The other issues contain Stevenson's "The Philosophy of Umbrellas," which he used intact in a later book of essays, an editorial on Debating Societies, "An Old Scotch Gardener," and his "Philosophy of Nomenclature."

Then there is the "United Services College Chronicle," edited by Rudyard Kipling while he was a student there. He did all the work, including writing most of the articles, poems, letters, and notices, and he often did the type-setting. One of the choice bits is a poem by Kipling and "Stalky."

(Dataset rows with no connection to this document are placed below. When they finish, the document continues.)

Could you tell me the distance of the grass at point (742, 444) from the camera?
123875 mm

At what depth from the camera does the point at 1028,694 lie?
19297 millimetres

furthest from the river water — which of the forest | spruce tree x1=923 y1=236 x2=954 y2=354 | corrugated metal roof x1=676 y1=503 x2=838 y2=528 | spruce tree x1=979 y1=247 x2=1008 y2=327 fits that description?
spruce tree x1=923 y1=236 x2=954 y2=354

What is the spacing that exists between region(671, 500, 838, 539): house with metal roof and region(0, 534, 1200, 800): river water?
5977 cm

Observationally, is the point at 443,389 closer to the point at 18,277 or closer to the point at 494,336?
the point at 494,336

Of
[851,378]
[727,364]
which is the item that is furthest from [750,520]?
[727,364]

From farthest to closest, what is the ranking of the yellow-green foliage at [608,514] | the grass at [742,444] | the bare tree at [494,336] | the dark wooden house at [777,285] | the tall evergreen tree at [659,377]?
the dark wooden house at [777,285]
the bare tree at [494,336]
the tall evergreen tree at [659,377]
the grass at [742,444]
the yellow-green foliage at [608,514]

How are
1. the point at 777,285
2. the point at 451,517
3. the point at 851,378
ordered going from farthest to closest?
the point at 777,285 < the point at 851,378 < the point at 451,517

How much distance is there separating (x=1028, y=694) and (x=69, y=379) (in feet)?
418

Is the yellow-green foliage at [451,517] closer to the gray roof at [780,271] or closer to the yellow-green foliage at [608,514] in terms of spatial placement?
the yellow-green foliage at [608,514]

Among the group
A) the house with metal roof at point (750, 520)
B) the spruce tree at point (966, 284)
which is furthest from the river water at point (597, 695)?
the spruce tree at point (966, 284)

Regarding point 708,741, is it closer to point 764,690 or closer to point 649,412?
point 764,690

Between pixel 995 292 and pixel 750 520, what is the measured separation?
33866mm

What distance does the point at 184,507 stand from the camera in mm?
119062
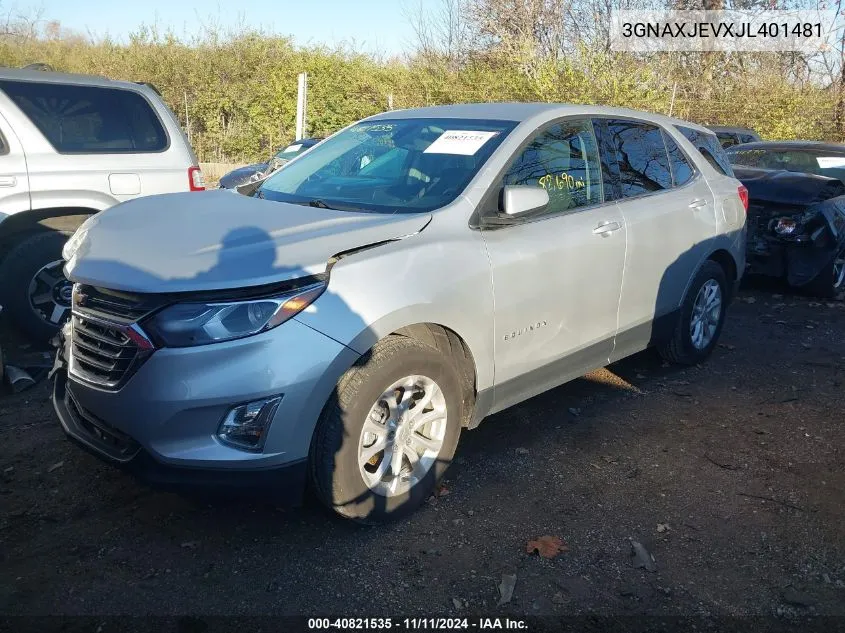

Oxford's "The Dark Blue," published in 1871, with its ornate cover featuring three Greek ladies, presumably Muses, next catches the eye. The five issues on exhibition proudly display the fact that they were once the property of Lewis Carroll, and contain articles by Andrew Lang and Thomas Hughes, Cambridge's parody on "The Dark Blue," "The Light Green" is next. Its attitude is evident from the names of its "authora": "Alfred Pennysong, Bred Hard, Edward Leary. Algerman Charles Sin-Burn. Thomas Carr Lisle, the late Edgar Allan Toe, Rosina Christetti, and Louisa Caroline."

Next comes four volumes of "College Rhymes," contributed to by members of Oxford and Cambridge. The first volume is edited by Lewis Carroll, and the others contain many of his poems. There are also two etchings, done by Thackeray while he was a student at Cambridge, depicting college life.